If a bill that’s currently in the California Senate passes, the cannabis industry will have to add more warning labels to its products. The warnings, according to those in the industry, will take up so much room on the packaging that retailers will have room for fewer products.
The California Cannabis Industry Association (CCIA) has come out in “strong opposition” to Senate Bill (SB) 1097. The Cannabis Right to Know Act, introduced by a state senator who’s also a pediatrician, would require labels that include multiple warnings rotated equally among all product packaging by Jan. 2025. The warnings must cover “1/3 of the front or principal face of a product … in the largest type possible for the area.”
What are the proposed warnings?
The warnings primarily cover the potential risks of cannabis to mental health, pregnant and breastfeeding women, those with respiratory conditions and children and teens. Other warnings address the potential safety concerns around illegal cannabis and the dangers of driving under the influence of it.
Those in the cannabis industry argue that state law already requires warning labels and child-proof packaging. The CCIA notes, “The bill would add duplicative labeling requirements to cannabis products that will do very little to protect public health…[and would] unfairly penalize legal operators who already comply with stringent labeling and childproof packaging requirements.”

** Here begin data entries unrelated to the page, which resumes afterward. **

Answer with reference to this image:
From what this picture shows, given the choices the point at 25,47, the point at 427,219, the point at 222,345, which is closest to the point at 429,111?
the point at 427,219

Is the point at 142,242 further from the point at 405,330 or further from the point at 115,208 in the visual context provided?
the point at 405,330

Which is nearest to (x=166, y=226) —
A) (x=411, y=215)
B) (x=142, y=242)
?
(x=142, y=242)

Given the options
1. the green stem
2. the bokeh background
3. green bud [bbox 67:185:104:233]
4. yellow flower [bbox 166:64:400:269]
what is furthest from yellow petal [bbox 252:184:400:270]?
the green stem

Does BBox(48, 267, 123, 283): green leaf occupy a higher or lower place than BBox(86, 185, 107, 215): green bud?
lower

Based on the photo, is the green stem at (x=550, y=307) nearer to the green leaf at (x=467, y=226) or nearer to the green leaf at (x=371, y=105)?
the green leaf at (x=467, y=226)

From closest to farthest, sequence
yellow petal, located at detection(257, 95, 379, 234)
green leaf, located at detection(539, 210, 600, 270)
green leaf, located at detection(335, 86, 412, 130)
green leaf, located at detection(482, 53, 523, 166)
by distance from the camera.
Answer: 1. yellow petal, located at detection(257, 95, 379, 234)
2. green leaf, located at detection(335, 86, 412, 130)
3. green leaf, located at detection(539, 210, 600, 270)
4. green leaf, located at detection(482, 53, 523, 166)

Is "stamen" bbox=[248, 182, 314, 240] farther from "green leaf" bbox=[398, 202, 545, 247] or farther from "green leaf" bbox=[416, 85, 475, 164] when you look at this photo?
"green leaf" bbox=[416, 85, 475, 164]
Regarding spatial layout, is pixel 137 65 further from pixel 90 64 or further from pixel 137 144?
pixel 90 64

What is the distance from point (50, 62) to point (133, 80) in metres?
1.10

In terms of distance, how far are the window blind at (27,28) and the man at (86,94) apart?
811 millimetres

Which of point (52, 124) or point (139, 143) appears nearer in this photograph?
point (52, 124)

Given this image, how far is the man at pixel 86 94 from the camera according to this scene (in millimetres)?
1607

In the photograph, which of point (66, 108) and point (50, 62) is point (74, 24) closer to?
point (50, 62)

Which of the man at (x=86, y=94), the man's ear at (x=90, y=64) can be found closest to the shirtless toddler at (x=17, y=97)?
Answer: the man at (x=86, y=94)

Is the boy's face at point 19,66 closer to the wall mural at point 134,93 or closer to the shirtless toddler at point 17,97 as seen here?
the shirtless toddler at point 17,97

The effect on small retailers
One cannabis executive asserts that the bill is “that kind of knee-jerk Reefer Madness, where [the legislators] are not thinking it through because those biases are getting in the way.” She also points out the negative effect on small businesses, saying, “Leaving aside the environmental issues, imagine you’re a small mom-and-pop retailer or a social equity retailer, where you have a small shop…. you’re supposed to carry one-third the inventory because all of your products have, like, three times as big a box?”
Even if proposed legislation that would have a negative effect on the cannabis industry might seem unlikely to make it through California’s legislature – let alone be signed into law by the governor — it’s crucial for California’s cannabis business owners to keep an eye on potential changes to the law that could seriously affect their company.